David Alvarez-Melis | Optimal Transport with Local and Global Structure

Optimal Transport with Local and Global Structure

Generalizing the OT problem to include local structure (or ignore global invariances).

TL;DR: Vanilla OT is not always directly applicable, and if it is, it might not fully capture available structural information. We extend it to

directly incorporate structural information
be invariant to global linear transformations
be invariant to global highly non-linear transformations

I. Injecting Structure into the OT Cost Objective

An important appeal of optimal transport distances is that they reflect the metric of the underlying space in the transport cost. Yet, in a number of settings, there is further important structure that remains uncaptured. This structure can be intrinsic if the distributions correspond to structured objects (e.g., images with segments, or sequences) or extrinsic if there is side information that induces structure (e.g., groupings). A concrete example arises when applying optimal transport to do- main adaptation, where a subset of the source points to be matched have known class labels. In this case, we may desire source points with the same label to be matched coherently to the same compact region of the target space, preserving compact classes, and not be split into disjoint, distant locations (Courty et al., 2017). When pairing control and treatment units in observational studies of treatment effects, it is beneficial to compare treated and control subjects from the same “natural block” (e.g., family, hospital) so as to minimize the difference between unmeasured covariates (Pimentel et al., 2015). In all these examples, the additional structure essentially seeks correlations in the mappings of “similar” source points. Such dependencies, however, cannot be induced by standard formulations of optimal transport whose cost is separable in the mapping variables; they require nonlinear interactions.
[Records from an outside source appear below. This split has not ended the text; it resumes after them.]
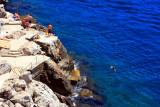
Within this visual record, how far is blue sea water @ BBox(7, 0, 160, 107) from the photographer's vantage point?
2667 cm

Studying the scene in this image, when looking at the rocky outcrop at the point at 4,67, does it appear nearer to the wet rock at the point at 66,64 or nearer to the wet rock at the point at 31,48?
the wet rock at the point at 31,48

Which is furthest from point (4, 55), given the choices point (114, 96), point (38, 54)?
point (114, 96)

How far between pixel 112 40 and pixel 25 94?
2405 cm

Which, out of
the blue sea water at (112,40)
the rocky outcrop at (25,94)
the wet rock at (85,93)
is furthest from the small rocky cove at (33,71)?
the blue sea water at (112,40)

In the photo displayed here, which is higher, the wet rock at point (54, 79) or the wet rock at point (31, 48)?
the wet rock at point (31, 48)

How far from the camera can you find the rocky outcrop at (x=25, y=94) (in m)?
15.7

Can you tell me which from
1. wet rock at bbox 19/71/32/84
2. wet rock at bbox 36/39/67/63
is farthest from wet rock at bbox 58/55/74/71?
wet rock at bbox 19/71/32/84

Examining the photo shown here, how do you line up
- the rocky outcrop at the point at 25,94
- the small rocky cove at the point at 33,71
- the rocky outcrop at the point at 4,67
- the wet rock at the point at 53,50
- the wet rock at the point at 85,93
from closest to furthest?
the rocky outcrop at the point at 25,94, the small rocky cove at the point at 33,71, the rocky outcrop at the point at 4,67, the wet rock at the point at 85,93, the wet rock at the point at 53,50

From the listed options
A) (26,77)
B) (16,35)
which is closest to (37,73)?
(26,77)

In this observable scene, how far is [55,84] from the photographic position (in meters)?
24.5

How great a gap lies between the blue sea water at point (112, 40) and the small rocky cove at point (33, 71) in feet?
11.5

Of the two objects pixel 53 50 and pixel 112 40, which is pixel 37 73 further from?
pixel 112 40

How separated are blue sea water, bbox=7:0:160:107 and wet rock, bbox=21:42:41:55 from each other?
768 cm

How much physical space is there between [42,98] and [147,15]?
38.3 meters
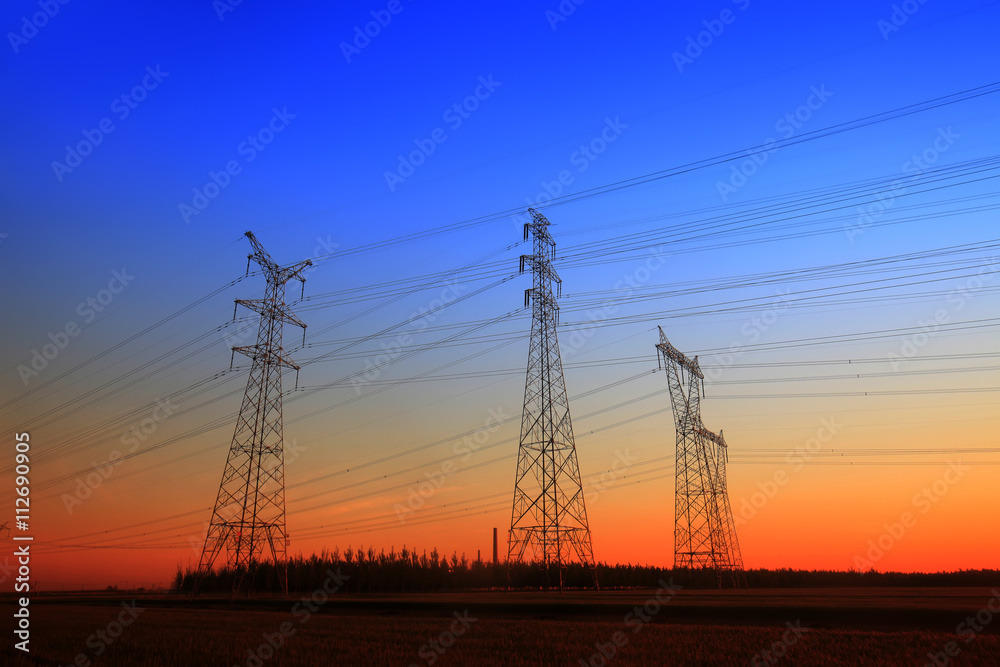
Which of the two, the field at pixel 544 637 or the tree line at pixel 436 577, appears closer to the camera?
the field at pixel 544 637

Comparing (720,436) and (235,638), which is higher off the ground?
(720,436)

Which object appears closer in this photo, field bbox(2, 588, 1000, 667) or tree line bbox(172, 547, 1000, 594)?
field bbox(2, 588, 1000, 667)

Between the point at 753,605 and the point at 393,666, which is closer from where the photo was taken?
the point at 393,666

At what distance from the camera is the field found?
17.4 metres

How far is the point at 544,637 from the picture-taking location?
827 inches

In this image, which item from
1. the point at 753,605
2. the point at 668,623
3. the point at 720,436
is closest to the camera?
the point at 668,623

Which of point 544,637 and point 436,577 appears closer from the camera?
point 544,637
In the motivating application of Domain Adaptation, we intuitively want the cost of mapping points the source distribution with the same label together to be lower than splitting them apart. Our structured OT framework formalizes (and generalizes) this intuitive desideratum.

In this work, we develop a framework to incorporate such structural information directly into the OT problem. This novel formulation opens avenues to a much richer class of (nonlinear) cost functions, allowing us to encode known or desired interactions of mappings, such as grouping constraints, correlations, and explicitly modeling topological information that is present, for instance, in sequences and graphs. The tractability of this nonlinear formulation arises from polytopes induced by submodular set functions. Submodular functions possess two highly desirable properties for our problem: (1) they naturally encode combinatorial structure, via diminishing returns and as combinatorial rank functions; and (2) their geometry leads to efficient algorithms.

The resulting combination of the geometries of transportation and submodularity leads to a problem with rich, favorable polyhedral structure and connections to game theory and saddle point optimization. We leverage this structure to solve the submodular optimal transport problem via a saddle-point mirror-prox algorithm involving alternating projections onto the polytope defined by the transportation constraints and the base polytope associated with the submodular cost function.

Our Structured Optimal Transport objective can be interepreted as a zero-sum two-player game between the 'cost minimizer' and the 'adversary'. Both players choose strategies over polytopes: the former of the transportation polytope and the latter over the submodular base polytope. The adversary seeks a realization of cost matrix $\kappa$, consitent with the cost function, that maximally penalizes the current coupling $\gamma$, and its strength (~flexibility) depends on how submodular the cost function is. In the extreme case, the base polytope collapses to a single point, a fixed-cost matrix, yielding a single-player minimization game, i.e., recovering the original OT formulation.

Progression of the transport coupling $\Gamma$ (left) and cost matrix $\kappa$ (right) during optimization for a pair of distributions with two clusters each. The latter, chosen adversarially, adapts to the coupling's mass allocation.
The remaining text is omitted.